O Computador interior
«Uma pessoa que observa um vídeo mudo de dois segundos de um professor
que nunca viu chegará a conclusões sobre a qualidade do professor muito
parecidas com as do estudante que frequentou as suas aulas durante um semestre
inteiro. É esse o poder do nosso inconsciente adaptável. Pode ser que o leitor tenha
feito a mesma coisa, consciente disso ou não, quando pegou neste livro pela
primeira vez. Teve-o nas mãos durante quanto tempo? Dois segundos? Contudo,
nesse curto período de tempo o aspecto da capa, as associações que possa ter
feito com o meu nome e as primeiras frases sobre o kouros, tudo isso gerou
uma impressão, uma revoada de pensamentos, imagens e preconceitos, que
fundamentalmente formou o modo como leu esta apresentação até aqui. Não sente
curiosidade em saber o que aconteceu durante esses dois segundos?
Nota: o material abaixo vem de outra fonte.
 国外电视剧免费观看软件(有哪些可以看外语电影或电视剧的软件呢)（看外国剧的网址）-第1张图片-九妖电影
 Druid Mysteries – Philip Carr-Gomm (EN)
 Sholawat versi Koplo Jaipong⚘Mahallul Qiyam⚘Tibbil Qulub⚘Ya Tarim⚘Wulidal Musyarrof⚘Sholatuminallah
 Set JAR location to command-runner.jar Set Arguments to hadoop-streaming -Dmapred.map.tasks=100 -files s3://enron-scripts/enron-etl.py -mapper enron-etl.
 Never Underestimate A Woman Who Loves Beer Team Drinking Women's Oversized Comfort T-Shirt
Penso que todos nós, inatamente, suspeitamos deste tipo de conhecimento
rápido. Vivemos num mundo que assume que a qualidade da decisão está
directamente relacionada com o tempo e o esforço necessários para a tomar. Quando
um médico se vê perante um diagnóstico difícil, pede mais exames, e quando não
confiamos no que ele nos está a dizer, pedimos a opinião de outro médico. E o
que é que dizemos aos nossos filhos? A pressa é inimiga da perfeição. Pense
bem, antes de se arriscar. Páre para pensar. Não avalie um livro pela
capa. Acreditamos que é sempre melhor acumular a maior quantidade possível de
informação e despender a maior quantidade de tempo possível a deliberar. Na
realidade, só confiamos nas decisões conscientes. Porém, há alturas,
particularmente nos momentos de tensão, em que a rapidez não é má, em que uma
avaliação instantânea e uma primeira impressão podem proporcionar a melhor
maneira de perceber o mundo. A primeira tarefa deste livro é convencê-lo de um
facto muito simples: as decisões tomadas rapidamente podem ser tão boas como as
decisões tomadas com cautela e deliberação.
Contudo, Blink! não é apenas um panegírico do poder da olhadela rápida.
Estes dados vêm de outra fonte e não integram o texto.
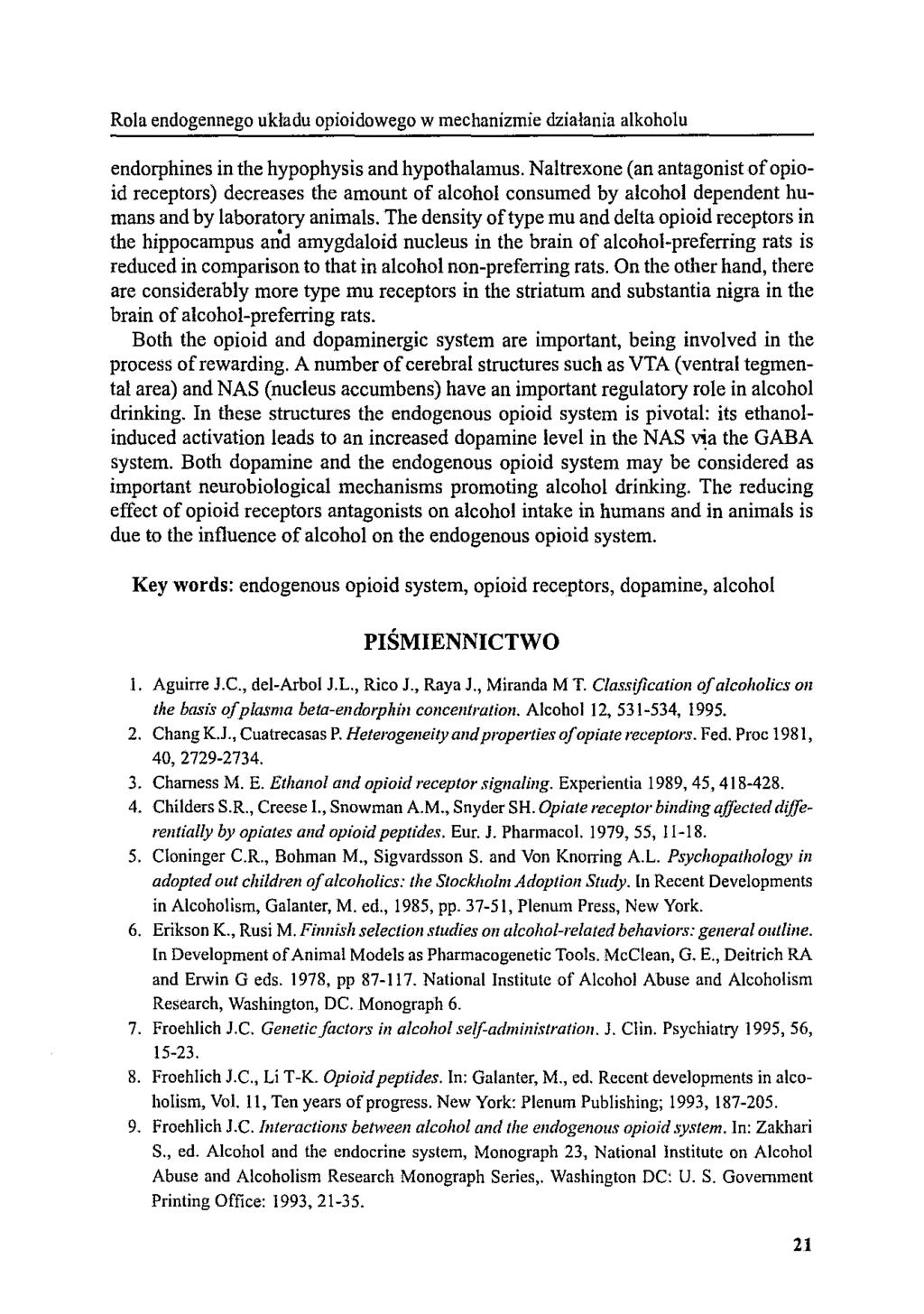 Rola endogennego układu opioidowego w mechanizmie działania alkoholu endorphines in the hypophysis and hypothalamus.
Também contempla as situações em que os instintos nos atraiçoam. Por exemplo,
porque é que o Getty comprou o kouros, se ele era tão obviamente
falso, ou, pelo menos, problemático? Porque é que os especialistas do museu não
tiveram também um sentimento intuitivo de repulsa durante os 14 meses em que
estudaram a peça? Esse é o grande enigma do que aconteceu no Getty, e a resposta
é que essas sensações foram contrariadas. Isso deve-se em parte à aparente
probidade dos dados científicos (o geólogo Stanley Margolis estava tão
convencido da sua própria análise, que publicou uma longa descrição do método
na revista Scientific American).Porém,
foi sobretudo porque o pessoal do Getty queria muito que a estátua fosse verdadeira.
É um museu recente, desejoso de adquirir uma colecção com qualidade mundial, e
o kouros
era uma descoberta tão extraordinária que os especialistas não prestaram
atenção aos seus próprios instintos.
Ernst Langlotz, um dos maiores especialistas mundiais em escultura
arcaica, perguntou uma vez ao historiador de arte George Ortiz se queria
comprar determinada estatueta de bronze. Ortiz viu a peça e ficou espantado;
para ele, na sua mente, era claramente uma falsificação, cheia de elementos
contraditórios, sobrepostos com um certo desleixo. Então como é que Langlotz, um
dos especialistas que, em todo o mundo, mais sabem de estátuas gregas, podia
ter sido enganado? A explicação do próprio Ortiz é que Langlotz deve ter
comprado a escultura quando era ainda jovem, antes de ter adquirido os seus
extensos conhecimentos.
- Penso que Langlotz se
apaixonou por aquela peça, disse Ortiz. Para um jovem é fácil apaixonar-se pela
sua primeira compra, e talvez aquele tenha sido o seu primeiro amor.
Independentemente dos seus inacreditáveis conhecimentos, era óbvio que ele não
conseguia pôr em dúvida a sua primeira avaliação». In Malcolm Gladwell, Blink, Publicações Dom
Quixote, 2006, ISBN 978-972-20-4079-2.